The lip curled back down. The tears welled up.

"Okay, goggles to Lila," he said, admitting defeat. Women of all ages had him wrapped right round their little fingers. "You sit there and look after them," he told her, clipping her back into her seat, "and Daddy will be very very careful when he stirs."

He was planning, when Sita had a go at him, to get Asha to tell her the Lila story but he still knew he was in trouble. Jay had read a leaflet out loud at breakfast about the heat generated by a dustbin full of slaking lime being sufficient to set scaffold boards on fire, and Sita had made Jonathan promise he would be careful. "It's nothing to do with slaking lime," he told her. "This is lime putty. It's perfectly safe." Thank God he'd only burned his own eyes.

"Okay, kids, I'm ready when you are. You need to work fast. The thing is, if the wall is dry it'll suck out all the water from the limewash, and that's no good. It's your job to keep the surface damp, and it's my job to paint the wash on after you. Are you ready? Spray as fast as you can. Try not to miss any bits."

"We're ready."

"Go."

It was perfect synergy, and he wished Sita could see them.

So did Sita. Walking out of the house that morning had felt wrong and she hadn't been able to put her mind to work at all. Saturday night's party was supposed to have been a celebration, but it had ended feeling more like a wake. The usual spark in Emmy had died mid-evening, and her own embryonic rekindled interest in sex had died with it. Sunday had been a write-off. Monday, so far, was no better.

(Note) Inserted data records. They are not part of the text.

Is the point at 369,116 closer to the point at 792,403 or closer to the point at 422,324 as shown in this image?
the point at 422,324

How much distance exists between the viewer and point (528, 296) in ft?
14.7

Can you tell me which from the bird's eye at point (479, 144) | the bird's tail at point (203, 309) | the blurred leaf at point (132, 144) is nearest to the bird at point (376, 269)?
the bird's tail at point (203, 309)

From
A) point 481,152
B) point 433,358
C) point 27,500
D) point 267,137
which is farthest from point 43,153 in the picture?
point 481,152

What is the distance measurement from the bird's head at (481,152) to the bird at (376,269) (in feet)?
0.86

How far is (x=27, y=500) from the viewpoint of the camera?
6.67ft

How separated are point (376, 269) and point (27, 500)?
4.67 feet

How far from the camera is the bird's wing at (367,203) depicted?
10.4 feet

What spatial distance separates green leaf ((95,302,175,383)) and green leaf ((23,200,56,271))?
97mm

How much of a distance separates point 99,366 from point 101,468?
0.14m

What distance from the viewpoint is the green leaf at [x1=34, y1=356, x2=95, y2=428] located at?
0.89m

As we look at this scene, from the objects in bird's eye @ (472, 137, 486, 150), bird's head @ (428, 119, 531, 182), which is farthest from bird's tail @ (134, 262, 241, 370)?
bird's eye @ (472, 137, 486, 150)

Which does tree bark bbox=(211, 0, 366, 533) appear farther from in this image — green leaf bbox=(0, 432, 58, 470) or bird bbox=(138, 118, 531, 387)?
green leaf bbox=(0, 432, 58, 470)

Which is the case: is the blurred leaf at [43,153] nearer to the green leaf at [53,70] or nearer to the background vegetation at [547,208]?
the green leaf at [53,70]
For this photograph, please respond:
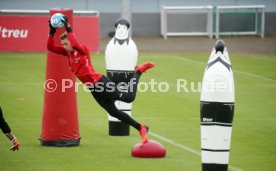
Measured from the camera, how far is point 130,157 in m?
14.1

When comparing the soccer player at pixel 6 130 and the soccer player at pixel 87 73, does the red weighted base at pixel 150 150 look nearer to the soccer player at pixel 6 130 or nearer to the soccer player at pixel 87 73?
the soccer player at pixel 87 73

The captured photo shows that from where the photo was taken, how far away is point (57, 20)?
13.8m

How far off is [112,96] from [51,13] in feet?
6.41

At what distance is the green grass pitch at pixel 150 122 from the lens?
13.6 metres

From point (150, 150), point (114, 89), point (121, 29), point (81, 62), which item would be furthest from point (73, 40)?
point (121, 29)

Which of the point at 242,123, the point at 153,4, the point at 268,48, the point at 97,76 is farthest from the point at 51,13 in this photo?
the point at 153,4

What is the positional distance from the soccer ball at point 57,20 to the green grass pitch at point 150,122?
7.35 feet

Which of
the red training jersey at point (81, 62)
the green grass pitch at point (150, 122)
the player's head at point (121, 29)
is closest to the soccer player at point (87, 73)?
the red training jersey at point (81, 62)

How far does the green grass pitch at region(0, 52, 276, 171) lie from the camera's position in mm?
13594

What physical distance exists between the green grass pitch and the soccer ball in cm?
224

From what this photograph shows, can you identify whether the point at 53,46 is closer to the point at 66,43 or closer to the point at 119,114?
the point at 66,43

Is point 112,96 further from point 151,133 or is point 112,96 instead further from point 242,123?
point 242,123

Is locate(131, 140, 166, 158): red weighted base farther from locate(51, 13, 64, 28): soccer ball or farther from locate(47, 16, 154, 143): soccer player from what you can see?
locate(51, 13, 64, 28): soccer ball

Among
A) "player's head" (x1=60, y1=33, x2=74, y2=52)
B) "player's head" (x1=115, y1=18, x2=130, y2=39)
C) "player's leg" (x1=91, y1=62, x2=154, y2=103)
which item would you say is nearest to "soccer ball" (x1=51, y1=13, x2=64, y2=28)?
"player's head" (x1=60, y1=33, x2=74, y2=52)
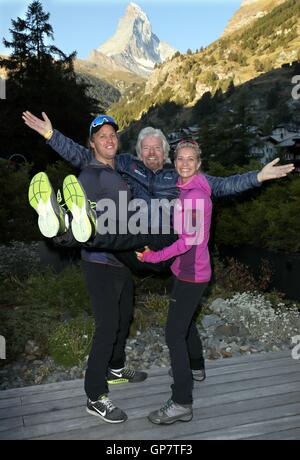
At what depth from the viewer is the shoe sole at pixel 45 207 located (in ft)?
9.68

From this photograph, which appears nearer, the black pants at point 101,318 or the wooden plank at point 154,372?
the black pants at point 101,318

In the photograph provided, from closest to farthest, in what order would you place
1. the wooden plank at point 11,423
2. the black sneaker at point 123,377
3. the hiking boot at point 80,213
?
the hiking boot at point 80,213 < the wooden plank at point 11,423 < the black sneaker at point 123,377

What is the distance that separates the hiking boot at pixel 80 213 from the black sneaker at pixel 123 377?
162 centimetres

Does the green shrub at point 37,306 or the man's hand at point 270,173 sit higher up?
the man's hand at point 270,173

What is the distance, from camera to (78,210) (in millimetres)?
2879

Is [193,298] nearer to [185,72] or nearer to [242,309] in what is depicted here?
[242,309]

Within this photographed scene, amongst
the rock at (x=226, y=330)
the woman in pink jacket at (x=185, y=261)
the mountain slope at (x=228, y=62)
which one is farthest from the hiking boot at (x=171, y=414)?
the mountain slope at (x=228, y=62)

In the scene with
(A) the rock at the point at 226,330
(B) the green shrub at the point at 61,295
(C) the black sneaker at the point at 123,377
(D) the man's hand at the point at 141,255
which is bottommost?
(C) the black sneaker at the point at 123,377

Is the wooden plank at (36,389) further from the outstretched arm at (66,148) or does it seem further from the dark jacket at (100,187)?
the outstretched arm at (66,148)

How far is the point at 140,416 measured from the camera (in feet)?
11.0

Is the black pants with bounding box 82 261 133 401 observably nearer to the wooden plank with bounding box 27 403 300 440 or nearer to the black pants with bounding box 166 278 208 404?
the wooden plank with bounding box 27 403 300 440

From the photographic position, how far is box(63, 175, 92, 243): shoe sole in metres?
2.86

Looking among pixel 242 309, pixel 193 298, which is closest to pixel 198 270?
pixel 193 298

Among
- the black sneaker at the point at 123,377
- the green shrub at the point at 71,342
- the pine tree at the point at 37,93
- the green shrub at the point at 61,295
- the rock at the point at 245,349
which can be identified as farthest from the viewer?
the pine tree at the point at 37,93
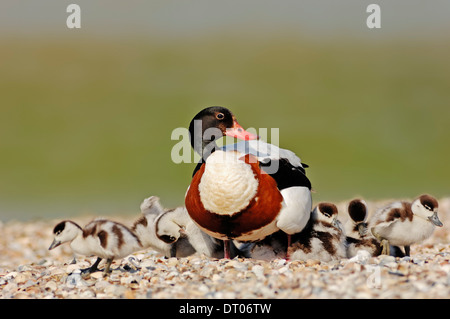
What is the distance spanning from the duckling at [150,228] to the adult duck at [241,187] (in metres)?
0.70

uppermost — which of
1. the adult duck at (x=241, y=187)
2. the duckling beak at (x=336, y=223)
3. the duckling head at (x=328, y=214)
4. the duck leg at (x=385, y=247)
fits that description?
the adult duck at (x=241, y=187)

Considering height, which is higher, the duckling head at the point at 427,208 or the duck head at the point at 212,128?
the duck head at the point at 212,128

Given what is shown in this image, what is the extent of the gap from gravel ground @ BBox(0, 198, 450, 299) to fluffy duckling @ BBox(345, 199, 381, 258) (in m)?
0.47

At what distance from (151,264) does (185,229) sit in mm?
710

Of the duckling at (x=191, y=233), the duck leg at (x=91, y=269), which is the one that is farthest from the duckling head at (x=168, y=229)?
the duck leg at (x=91, y=269)

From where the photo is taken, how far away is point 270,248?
19.9 feet

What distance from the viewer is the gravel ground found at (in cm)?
439

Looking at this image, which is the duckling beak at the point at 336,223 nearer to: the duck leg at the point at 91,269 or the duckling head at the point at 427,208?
the duckling head at the point at 427,208

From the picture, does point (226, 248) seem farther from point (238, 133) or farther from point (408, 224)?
point (408, 224)

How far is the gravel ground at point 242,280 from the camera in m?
4.39

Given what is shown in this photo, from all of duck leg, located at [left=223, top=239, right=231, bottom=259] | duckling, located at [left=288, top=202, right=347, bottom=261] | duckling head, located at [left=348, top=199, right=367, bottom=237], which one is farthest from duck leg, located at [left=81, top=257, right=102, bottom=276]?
duckling head, located at [left=348, top=199, right=367, bottom=237]

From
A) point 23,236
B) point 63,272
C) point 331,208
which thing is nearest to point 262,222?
point 331,208

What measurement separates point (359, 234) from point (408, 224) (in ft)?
1.65

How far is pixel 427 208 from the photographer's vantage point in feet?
18.9
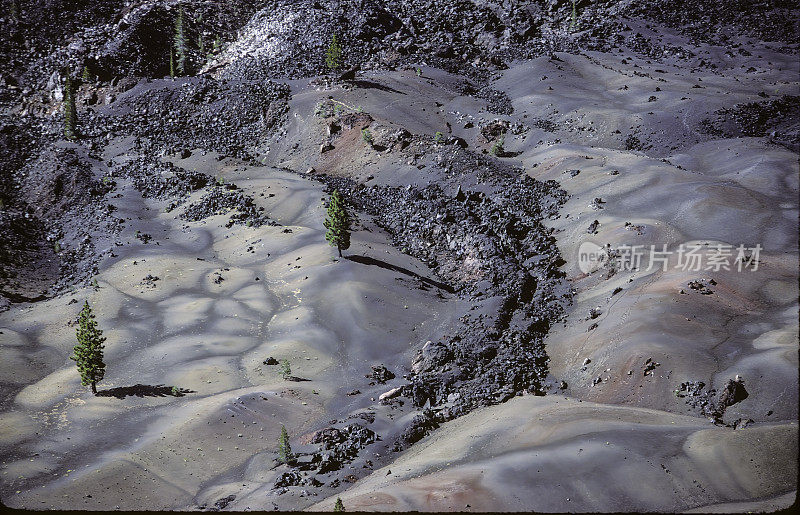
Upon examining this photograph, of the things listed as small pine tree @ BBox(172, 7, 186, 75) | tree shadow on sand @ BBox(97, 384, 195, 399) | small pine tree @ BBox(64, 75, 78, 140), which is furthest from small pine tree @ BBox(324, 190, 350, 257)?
small pine tree @ BBox(172, 7, 186, 75)

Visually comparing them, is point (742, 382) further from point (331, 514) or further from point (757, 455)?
point (331, 514)

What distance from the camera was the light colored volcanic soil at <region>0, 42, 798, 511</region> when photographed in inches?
684

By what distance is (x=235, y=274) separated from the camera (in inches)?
1688

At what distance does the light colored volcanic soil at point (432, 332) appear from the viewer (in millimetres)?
17375

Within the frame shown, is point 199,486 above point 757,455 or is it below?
below

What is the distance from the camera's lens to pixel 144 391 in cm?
3125

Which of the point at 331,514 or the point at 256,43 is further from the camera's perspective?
the point at 256,43

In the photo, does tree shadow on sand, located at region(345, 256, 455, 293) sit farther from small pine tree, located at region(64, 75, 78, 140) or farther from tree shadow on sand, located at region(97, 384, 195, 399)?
small pine tree, located at region(64, 75, 78, 140)

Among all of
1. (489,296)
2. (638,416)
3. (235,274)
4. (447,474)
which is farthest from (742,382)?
(235,274)

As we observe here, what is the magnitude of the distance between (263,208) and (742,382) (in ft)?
126

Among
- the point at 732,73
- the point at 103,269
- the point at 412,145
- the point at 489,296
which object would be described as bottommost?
the point at 103,269

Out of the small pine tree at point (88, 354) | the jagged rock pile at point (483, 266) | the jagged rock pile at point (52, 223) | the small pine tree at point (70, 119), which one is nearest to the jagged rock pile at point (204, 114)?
the small pine tree at point (70, 119)

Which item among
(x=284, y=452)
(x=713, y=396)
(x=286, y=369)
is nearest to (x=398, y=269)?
(x=286, y=369)

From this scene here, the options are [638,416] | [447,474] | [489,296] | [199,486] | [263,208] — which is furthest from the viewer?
[263,208]
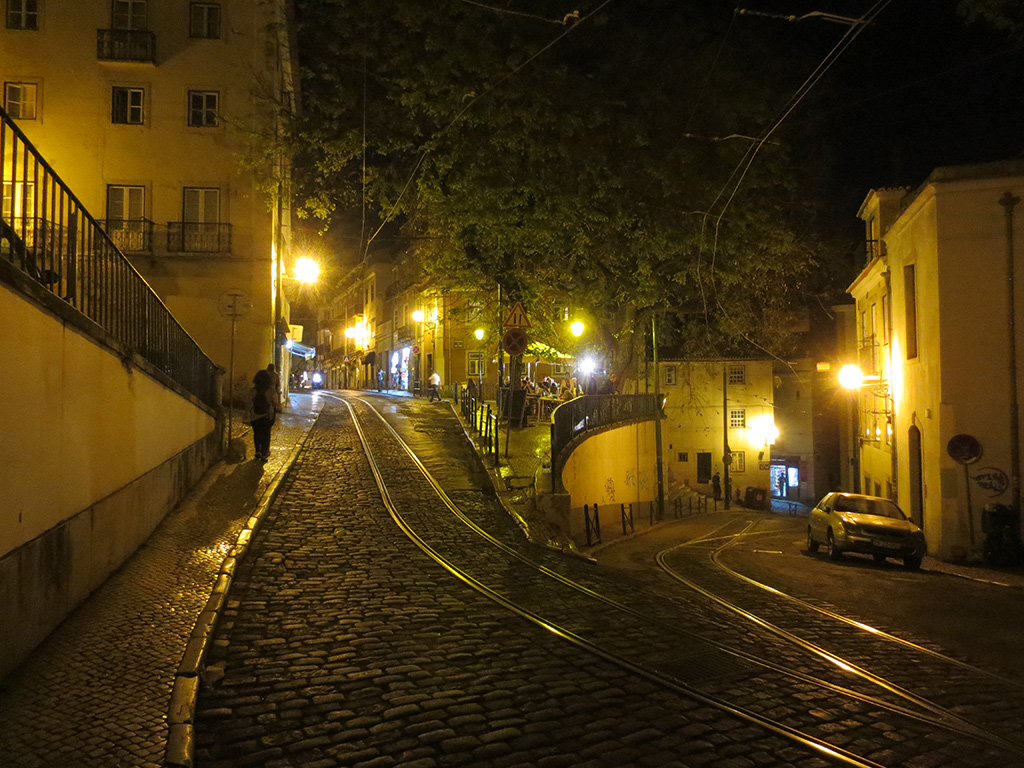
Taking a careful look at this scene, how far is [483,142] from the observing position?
61.1ft

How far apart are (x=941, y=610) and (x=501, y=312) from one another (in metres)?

Patients had come and gone with their minor time-wasting ailments and carefully worded excuses for having a look at the new fill-in doctor, and she had played along, pretending not to know what they were up to, writing unnecessary prescriptions, making bland diagnoses, trying her best to win confidences and bury prejudice. But it had all left her unusually cold. She was tiring of a new surgery every other week. It was making her feel as if she didn't belong anywhere, not at Bodinnick, not at work, not even at Jonathan's side if she was honest.

Her mind kept going back to when Asha, as a toddler, went through a phase of refusing to join in anything. It didn't matter if it was a playgroup picnic, or pass the parcel, or face painting, or paddling in the sea, the child would stand on the edges, watching with wet eyes and a quivering lip, presumably wishing she hadn't kicked up such a fuss in the first place because that made it even harder to find a way back in.

Was that what she had been doing since she'd arrived in Cornwall? She'd made such a big thing of her desire for work, how could she now say otherwise?

Everyone was being sensitive enough to recognize the imbalance of her life and doing their best to accommodate it, but it wasn't easy piling on the makeup and blow-drying her hair after a night of so little sleep, while the rest of the house mooched around in baggy trousers.

Last night was a perfect example. She had heard Emmy bashing around in the early hours because she, too, had been awake, but she had been up since six and she knew damn well Emmy wouldn't surface until she felt like it. Then no doubt this evening, when she was so tired that she'd have to make her inevitable move for sleep at ten thirty, someone would call her a party-pooper. It happened so often it was almost a routine.